Ho preso in prestito questa citazione di Ruskin per introdurre la raccolta di racconti Dov’è casa mia (181 pagine, 16 euro) di Davide Coltri, pubblicata da Minimum Fax. Coltri è un operatore umanitario impegnato in progetti di istruzione in contesti di emergenza in Nepal, Iraq, Sierra Leone, Sudan, Tanzania, Turchia e Siria e di case ne ha viste tante.
Sono le case che vede riflesse negli occhi di chi incontra nel suo cammino, quel senso di appartenenza a un luogo a cui sentiamo di dover offrire il nostro tributo, fedeltà e rispetto, la fiducia nel credere che ciò che chiamiamo casa sopravviva al fuoco incrociato del delirio di onnipotenza delle grandi potenze scese in guerra.
Sono tutte storie vere quelle presenti nei dodici racconti di questo volume, vissute dall’autore in prima persona o ricostruite attraverso le testimonianze di altri operatori, sempre dal punto di vista di un narratore che parla in prima persona. L’adesione ai fatti non è dettata dalla pretesa di fornire un documento storico oggettivo, ma costituisce lo spunto iniziale per la personale rielaborazione del vissuto soggettivo dell’autore il quale finisce dunque per essere non solamente pura immaginazione, ma l’esperienza intima del proprio esserci in un contesto storico reale che mai come oggi ha bisogno di essere portato all’attenzione del pubblico.

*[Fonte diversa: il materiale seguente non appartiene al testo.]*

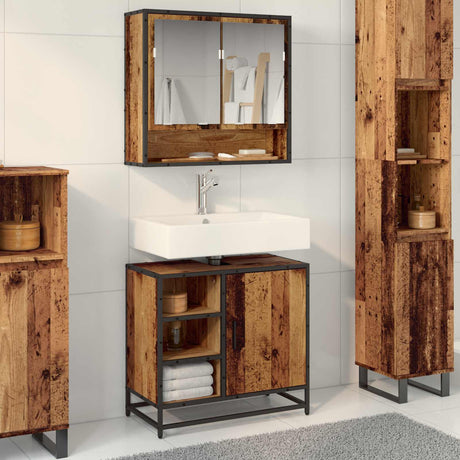Vidaxl badkamerkast oud hout 65 x 33 x 60 cm bewerkt hout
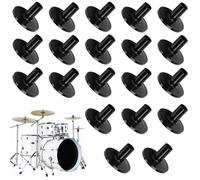 Lwtsrp Manches Cymbales, 20pcs Manchons de Cymbale en Plastique, Support de Cymbale Feutre Tampon de Feutre de Cymbale Noir Pièce de Rechange pour la Tambour D'étagère Instrument de Percussion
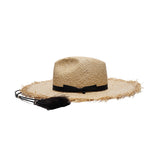 RAW EDGE RAFFIA HAT - Natural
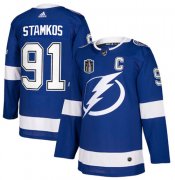 Wholesale Cheap Men's Tampa Bay Lightning #91 Steven Stamkos 2022 Blue Stanley Cup Final Patch Stitched Jersey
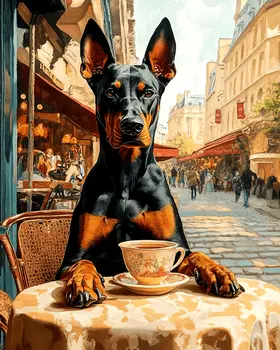 Doberman Pinscher Having Tea - Pet Dog Still Life Wall Art Prints – 8″x10″ Artwork for 11″x14″ Frame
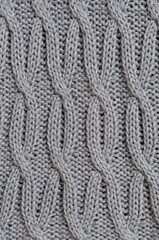 Grey knitting pattern background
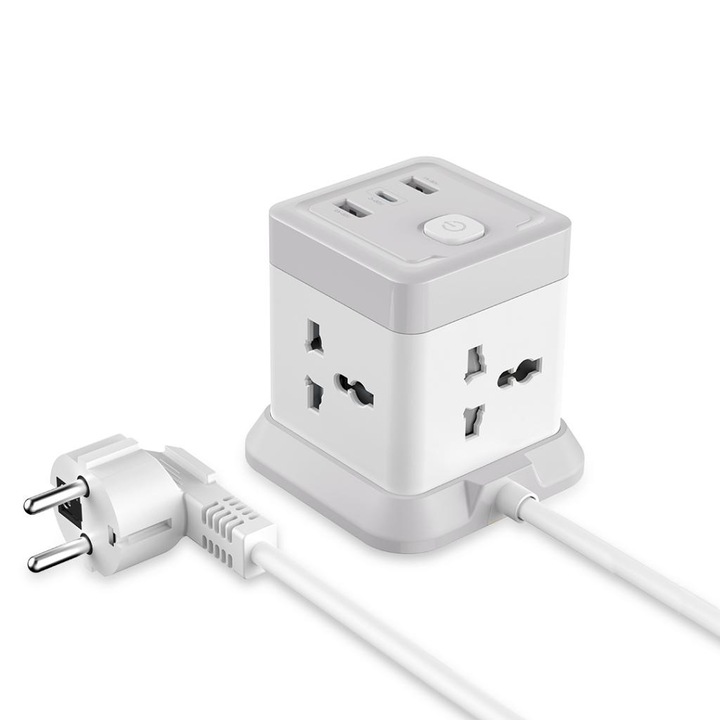 Разклонител XO 20W, 4 X AC Sockets + USB-A + USB-C(PD), WL20, бял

Non è forse la finzione narrativa a rendere più vera la realtà? E non è forse più vera perché passa attraverso di noi, che la guardiamo con gli occhi della nostra soggettività? È l’autore stesso a svelare quello che chiama il “processo di rielaborazione estetica” dei fatti nelle note finali.
«…sono convinto della centralità delle storie: credo che quando le narrazioni (orali, scritte, visive, ecc.) riescono a spingersi oltre i confini stabiliti da identità ereditate, imposte o autoimposte, abbiano il potere di avvicinare mondi diversi e mostrare il sostrato comune a tutti noi, quello che d’altra parte dà forza e ragione d’essere al lavoro umanitario. Mi auguro che questi racconti siano riusciti, seppure in minima parte, a ridurre quella distanza».

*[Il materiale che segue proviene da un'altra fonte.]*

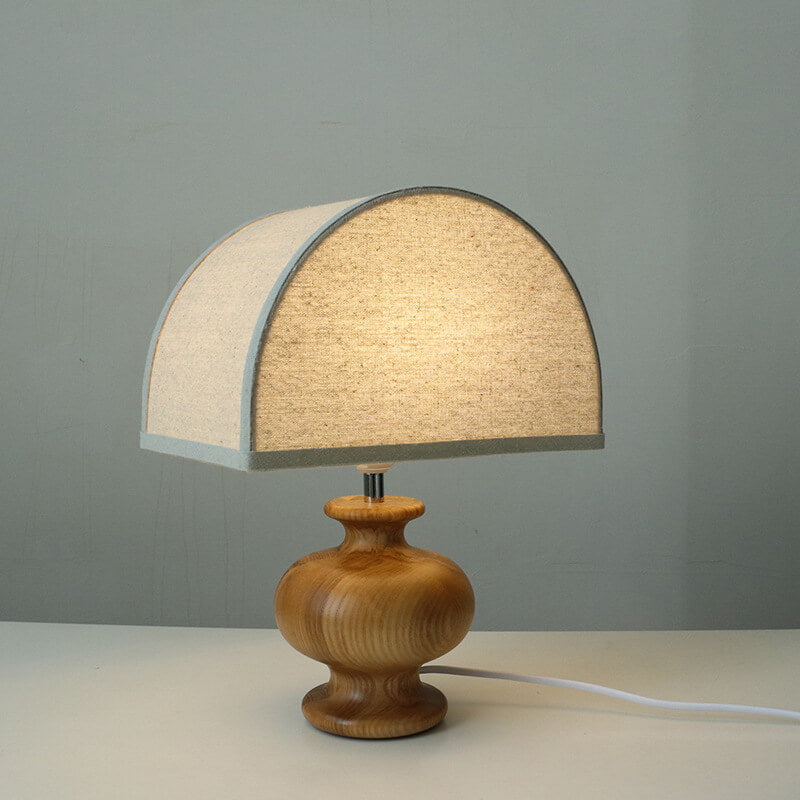 Luminária de Mesa Vintage em Madeira Estilo Wabi-Sabi | Abajur de Tecido Elegante para Quarto Madeira Maciça A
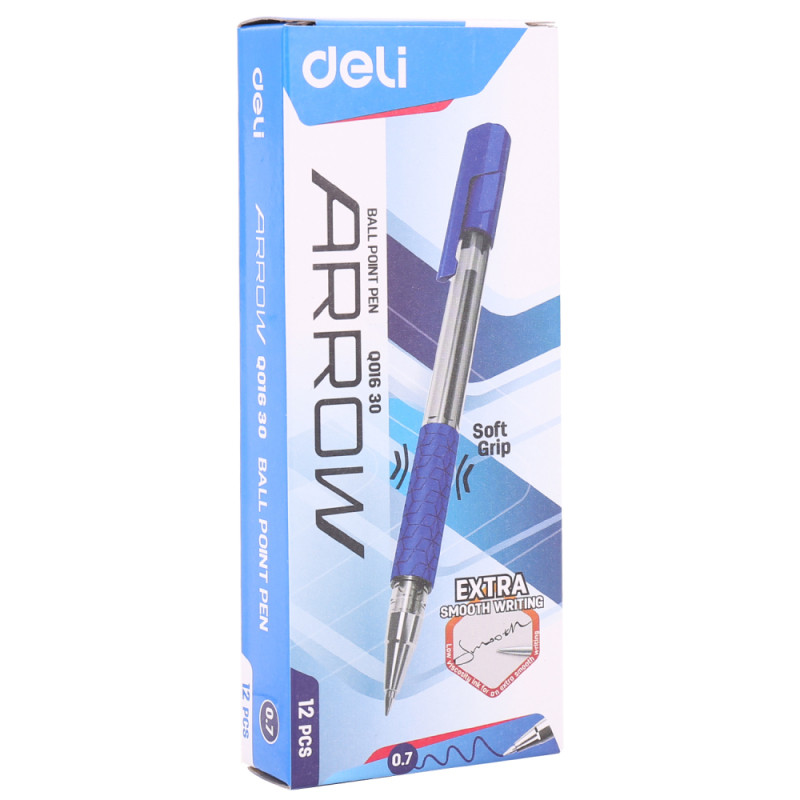 Ручка шариковая DELI "Arrow", 0,7 мм, синяя, грип - фото 2 - id-p111281078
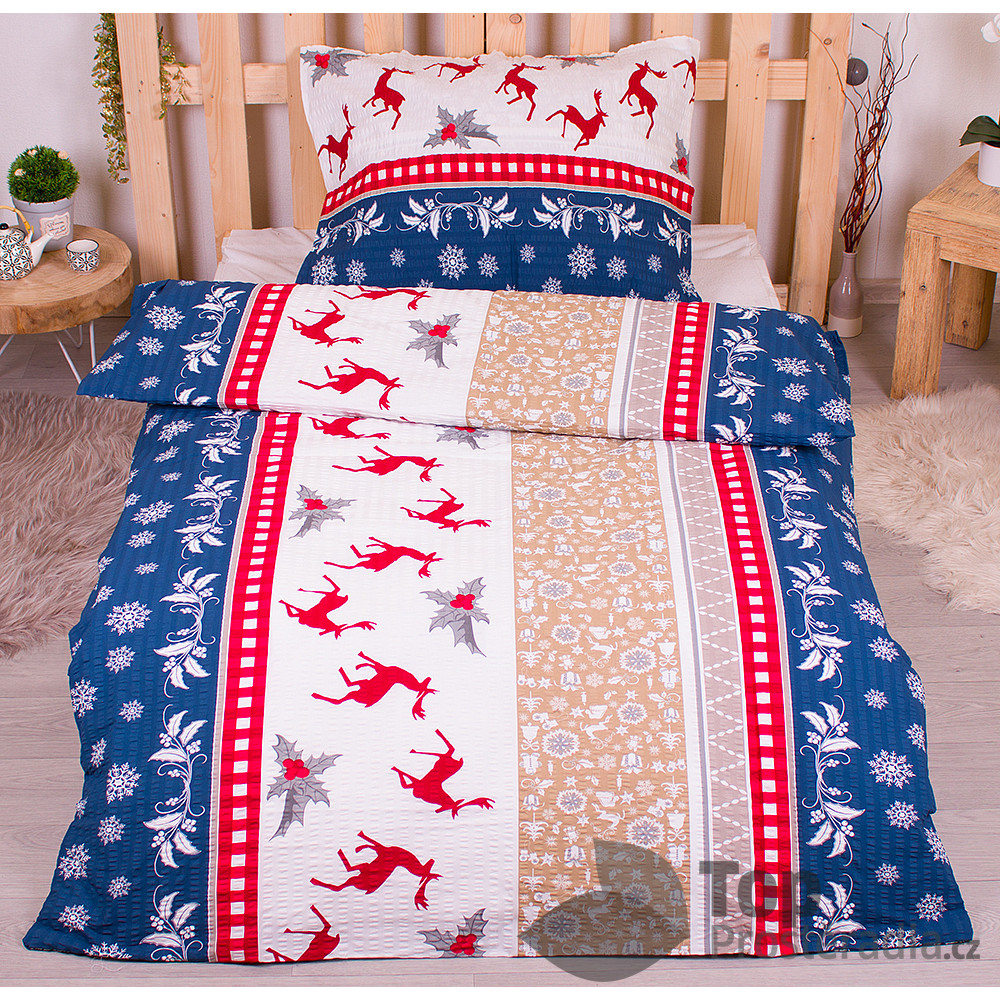 TOP Krepové povlečení 140x200+70x90 s vánočním motivem - Jelen a jalovec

Questa distanza c’è e si sente: le ambientazioni di questi racconti non ci sono di certo familiari. Siamo in Iraq, in Siria, ai confini con la Turchia: le proteste a Damasco degenerano in guerra civile, l’Isis è sempre più vicino e gli attentati diventano sempre più frequenti. Ci sono innanzitutto le strade dissestate e invase dalle macerie di edifici scomparsi, strade che sono l’ombra della vita che vi scorreva a fiumi. Ci sono i quartieri svuotati dei propri abitanti, ostaggi del silenzio assordante di un allarme antibombe.

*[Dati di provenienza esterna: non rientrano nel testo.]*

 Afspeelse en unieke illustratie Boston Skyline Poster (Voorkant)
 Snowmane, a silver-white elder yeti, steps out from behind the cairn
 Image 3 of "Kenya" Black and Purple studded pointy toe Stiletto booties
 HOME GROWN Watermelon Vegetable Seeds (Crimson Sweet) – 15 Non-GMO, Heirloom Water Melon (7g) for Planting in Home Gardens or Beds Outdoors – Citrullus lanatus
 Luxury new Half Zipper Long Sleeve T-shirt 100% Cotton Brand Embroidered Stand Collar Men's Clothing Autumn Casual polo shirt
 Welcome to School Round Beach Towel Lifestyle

Dalle strade assopite si accede velocemente ai rifugi nascosti e alle cantine sovraffollate, dalle quali gli abitanti riemergono anche dopo molti giorni di convivenza forzata in spazi angusti e maleodoranti. Spazi stretti si alternano alle distese infinite dei campi profughi, descritti con la pragmaticità di un operatore che deve imparare a suddividere baracche indistinte in settori e a tradurre le poche risorse disponibili in aiuto concreto per chi ci vive. I luoghi descritti sono anche i paesaggi africani e i villaggi delle popolazioni rurali in Tanzania e Sudan ai quali il narratore ritorna sull’onda di un ricordo dolce-amaro dove la la fatica del lavoro e l’estrema povertà si stagliano da un panorama mozzafiato.
«…il viaggio di ritorno è sempre un misto di sudore, mal di testa, arsura e noia per la strada conosciuta a menadito; ma è anche il sole gigante come in un disegno di un bambino alla nostra sinistra, il fracasso delle cicale, le schiene dei coltivatori di canna da zucchero ai bordi della strada, donne e ragazzine che portano pesi indicibili sulla testa, motociclette cariche di famiglie e vettovaglie, la vena rossastra e senza fine della strada attraverso il corpo verdeggiante dell’orizzonte, le montagne in lontananza».
L’ambiente di molti racconti rispecchia lo stato d’animo dei personaggi e si traduce spesso in una tensione tra opposti come luce-ombra, interni-esterni, isolamento-promiscuità, una dialettica che ripropone fedelmente quel rapido susseguirsi di paura e sollievo, noia e rassegnazione, impotenza e coraggio dei momenti di guerra.
Due racconti mi hanno colpito in modo particolare: Dov’è casa mia, che dà il titolo alla raccolta, e Scoramenti. Entrambi segnano momenti importanti nella vita dell’autore. Il primo ci parla della sua prima esperienza sul campo, ed è posto, non a caso, come ultimo testo della raccolta quasi a voler suggerire un ritorno ciclico ora che Coltri sta affrontando un momento di pausa dal lavoro sul campo. Il secondo è una presa di coscienza degli scoramenti che sono la causa di questa «pausa forzata dal lavoro» e insieme la consapevolezza dei limiti che impediscono l’agire solitario nel mare di sofferenza che lo circonda.
«Qui la gente muore e tu sistemi scatoloni di cartoleria».
In entrambi è forte la presenza della casa: casa è l’Iraq che Kani non si rassegna ad abbandonare se non quando il rischio per l’incolumità della sua famiglia diventa insostenibile perché «l’Isis si è fatto troppo vicino e bisogna fuggire «su un gommone troppo pieno»; casa è ciò che ci siamo lasciati alle spalle (Verona, l’Italia) e che non ci rappresenta più e, forse, casa è fare pace con se stessi e i propri limiti, con il limite del proprio sguardo.
I racconti di Coltri emozionano e non riescono a lasciarci indifferenti, dinanzi a tanta umanità, quell’umanità grazie alla quale ci riconosciamo fratelli e che persone come Coltri hanno il coraggio di testimoniare in luoghi dove la guerra toglie il senso a ogni cosa. Le vite di Khalat, una ragazza siriana che desidera una vita da studente universitaria a Damasco, del rifugiato Théogène, dell’operatrice Anneke in Darfur, di Kani, di Huzayfa e degli altri protagonisti di questa raccolta rimarranno impresse nella memoria del lettore perché in esse riconoscerà anche la sua umanità.